Musings of a Libertarian HomeSchooler

Progress NOT Perfection!
Don't Allow a Temporary Situation Evolve into A Permanent Designation!

#b3etciam feeling disonnected

#b3etciam feeling disonnected

My friend invited me to a paint party. I think she knew before hand that I was a survivor of a domestic violence incident. Not entirely sure. Her incident was family new. So I was happy to support her. It has been a real crap show for her and I want her to know I am here to support her. 

I needed to get out of my own head. I am ready to by a house (so I thought), I had all my ducks in a row, (only in the bathtub). I went to go searching for  house, because public housing is starting to feel horrible. My neighbors are horrible.
Just listened to a fight over one neighbor over hear another “called her fat”, but she was on the phone. It was bad enough the boyfriend was called, then the two women fought, children crying for them to stop. I honestly think the one daughter  called the police. This was on a Wednesday.  The daughter is smart and loves school.  The police came and I swear that was the first time I was scared to be a possible witness to a shooting. 
The last manager was sleeping with tenants for favors.

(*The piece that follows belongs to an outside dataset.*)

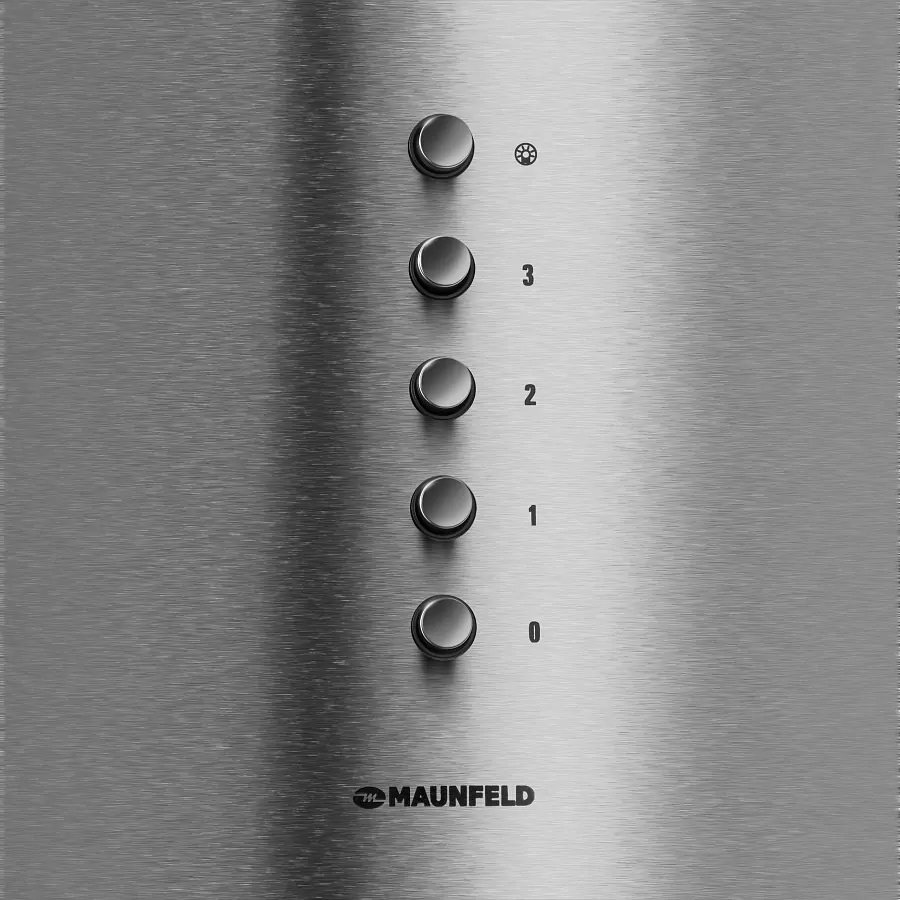 Maunfeld LEE PUSH 39 Inox.3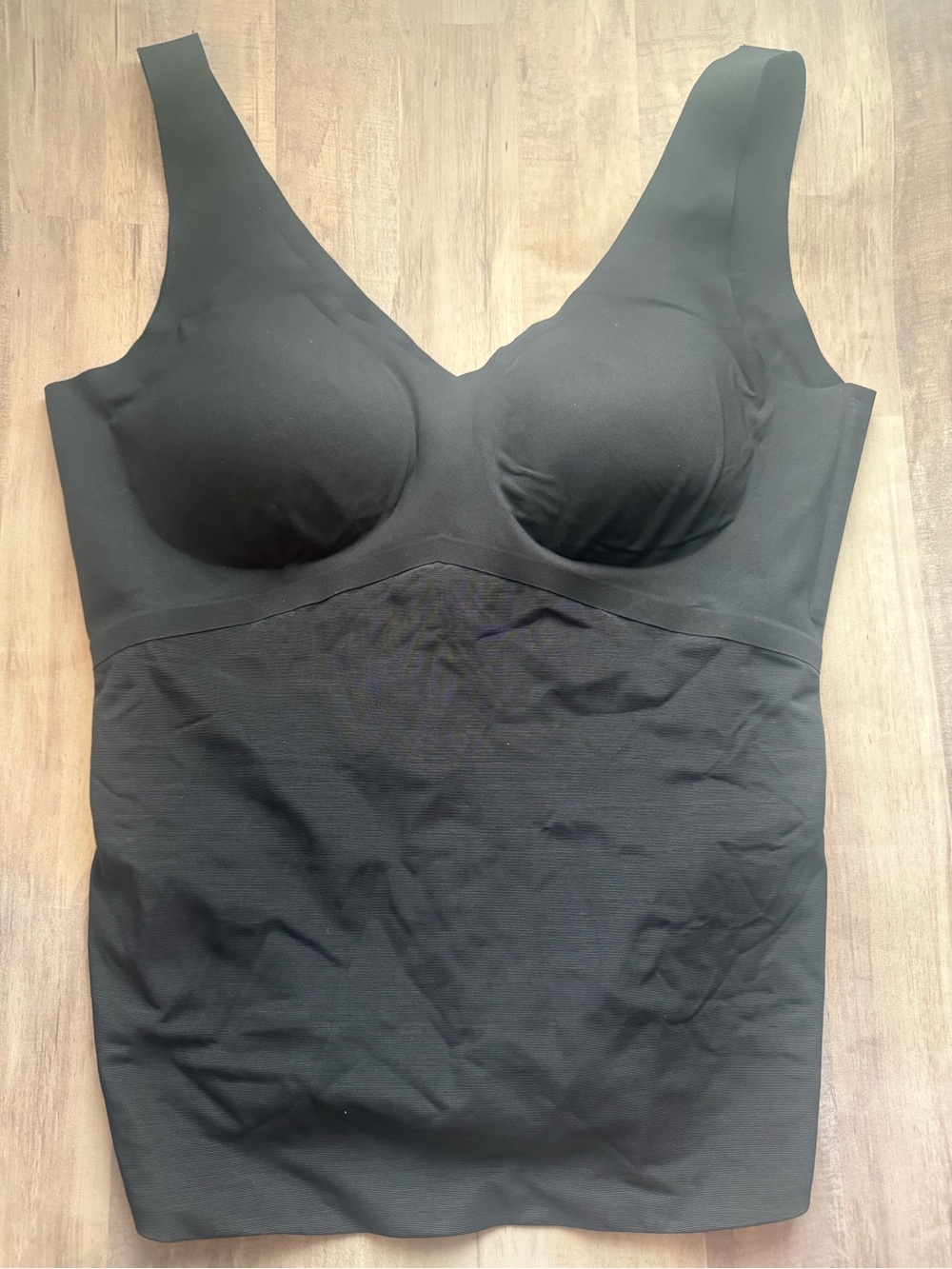 Honeylove Shapewear Tank - Women Intimates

The current manager seems out of her depth as well. I am angry about the last manager I think I am going to try wholsaling properties. My neighbors are getting to be too much. Public housing sucks. The manager was just arrested for sleeping with tenats for favors. He harassed me and called cps on me and had me in court last year all while I was pregnant. My neighbor was threatening me and also called ups. I tried to move and I find out someone stole my SSN and opened up lines of credit and defaulted. I am a resilient person but I can only bounce back so many times. I want to post more but I am seriously depressed and feeling disconnected.